Useful Simple Projects and the Great Recovery brought together 13 experts from industry to look at potential reuse of 24 products that are typically used on Oil and Gas assets. The experts identified 186 different ways those materials could potentially be reused across 12 different industrial sectors.
The study further identified that to unlock the potential the following steps would be required:
- A pre-decommissioning audit of each asset to understand the range, quantity and condition of the materials being decommissioned.
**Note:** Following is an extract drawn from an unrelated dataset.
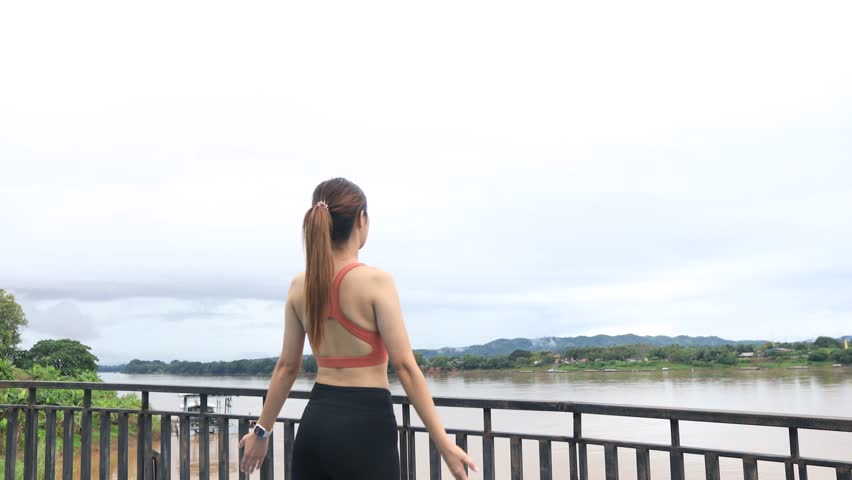 Young woman exercising in the morning wearing an orange dress.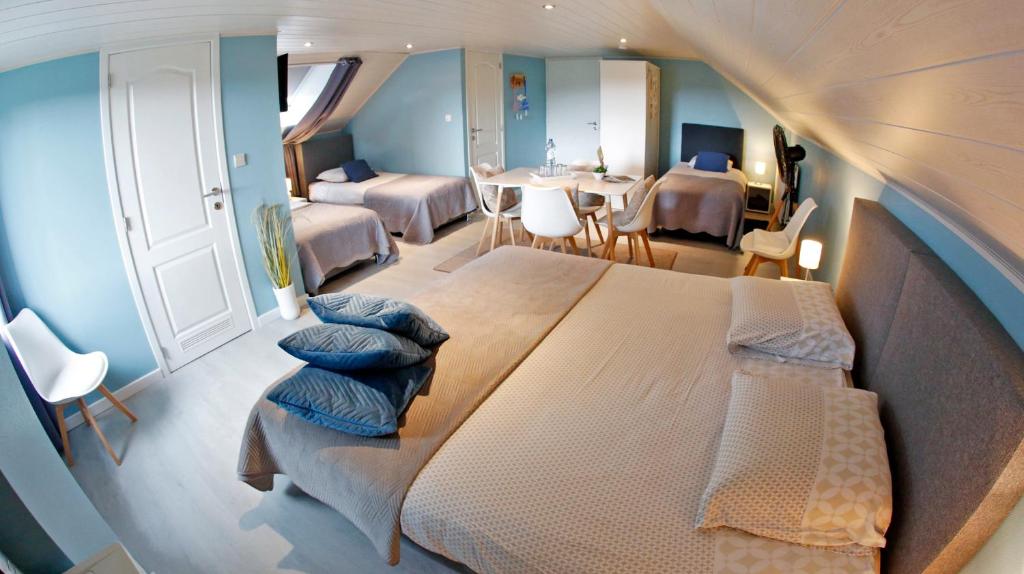 Postel nebo postele na pokoji v ubytování B&B Au Coq en Pate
Access to this information would allow brokers and material handling companies a chance to assess the potential market for the components and in some cases pre-sell them.
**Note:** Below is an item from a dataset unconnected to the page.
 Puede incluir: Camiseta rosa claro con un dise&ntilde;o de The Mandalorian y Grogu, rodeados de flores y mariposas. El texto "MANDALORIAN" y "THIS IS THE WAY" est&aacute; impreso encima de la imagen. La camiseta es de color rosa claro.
- New decommissioning techniques that will allow more of the asset to be landed in smaller ports the UK. Ideally an industrial park should be developed specifically to accept and recondition the wide range of materials that lend themselves to reuse.
- Detailed assessment of all the materials is required once the materials are landed
- Bringing together facilities and the skill to decontaminate, check and repurpose a wide range of components.
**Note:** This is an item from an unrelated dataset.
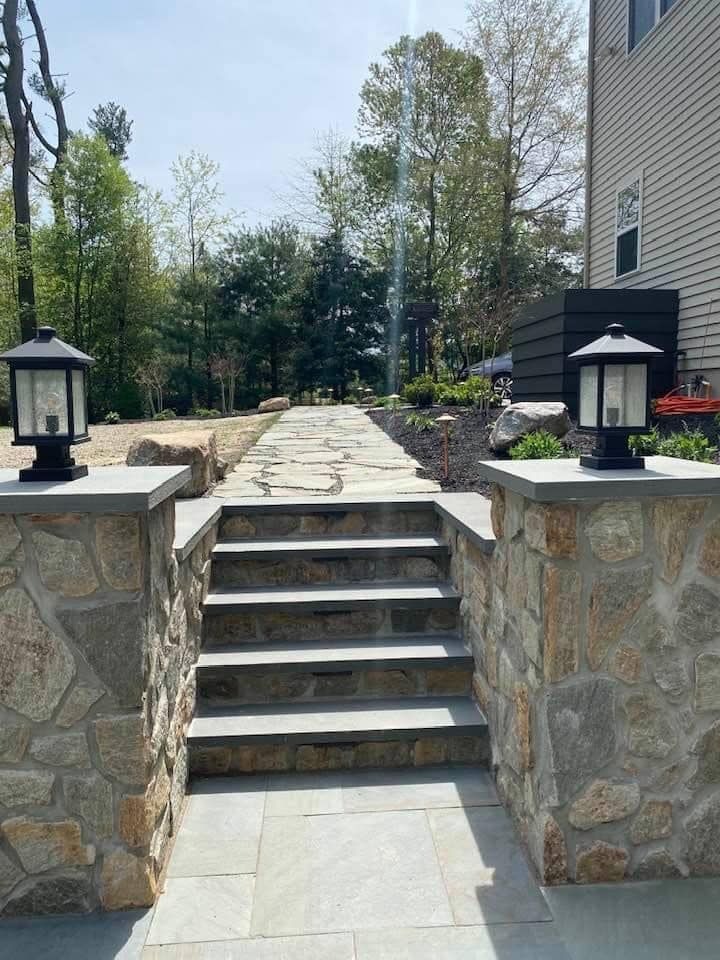 A stone walkway with stairs leading up to a house.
- Testing and certification systems would need to be established or brought together before products and components could be resold
- New markets need to be opened up in the different sectors both in the UK and overseas.
In order to move this project forward a more detailed assessment of the quantity and quality of materials coming from the assets needs to be undertaken. In addition, potential markets need to be tested to understand the potential demand for components, and what different markets are willing to pay.
This assessment would provide the evidence that DECC and others need in order to set more challenging reuse targets. Without this type of legislative driver it is difficult to see how the Oil and Gas companies will be encouraged find ways to invest in circular economy solutions that could potentially create new jobs, skills and enterprise in Scotland and reduce the carbon emissions associated with decommissioning.
We are currently helping ZWS investigate how the circular economy concepts can be used in the Fish, Beer, Whisky and Farming industries. We have been developing a series of ideas for how the Orkneys can use bio-economy principles to reduce its reliance on the expensive import of livestock feed and fertiliser by making use of whisky, beer and other waste. We are also looking at options for using sewage and other farm wastes that are costly to dispose of to generate heat, power, fertiliser and fibre.
Our work with ZWS has been fascinating and very engaging. We firmly believe that circular economy principles offer enormous potential in both these sectors but it challenges the technical approaches that have been adopted to waste and resource management as well as the way in which costs and value are shared across the supply chain and how wider social and environmental costs and benefits are appraised.
Successful adoption of circular economy principles will require new business partnerships; new ways to share whole life costs and revenue; new systems approaches to resource utilisation that are potentially disruptive; in a risk averse environment, a willingness to test new technologies and industrial processes.
Useful Simple Projects are working with the Great Recovery and Zero Waste Scotland to explore the value the circular economy could bring to a number of industries in Scotland. Our first report was published last week which looks at the potential to reuse Oil and Gas assets in the North Sea to stimulate economic development and address major environmental issues.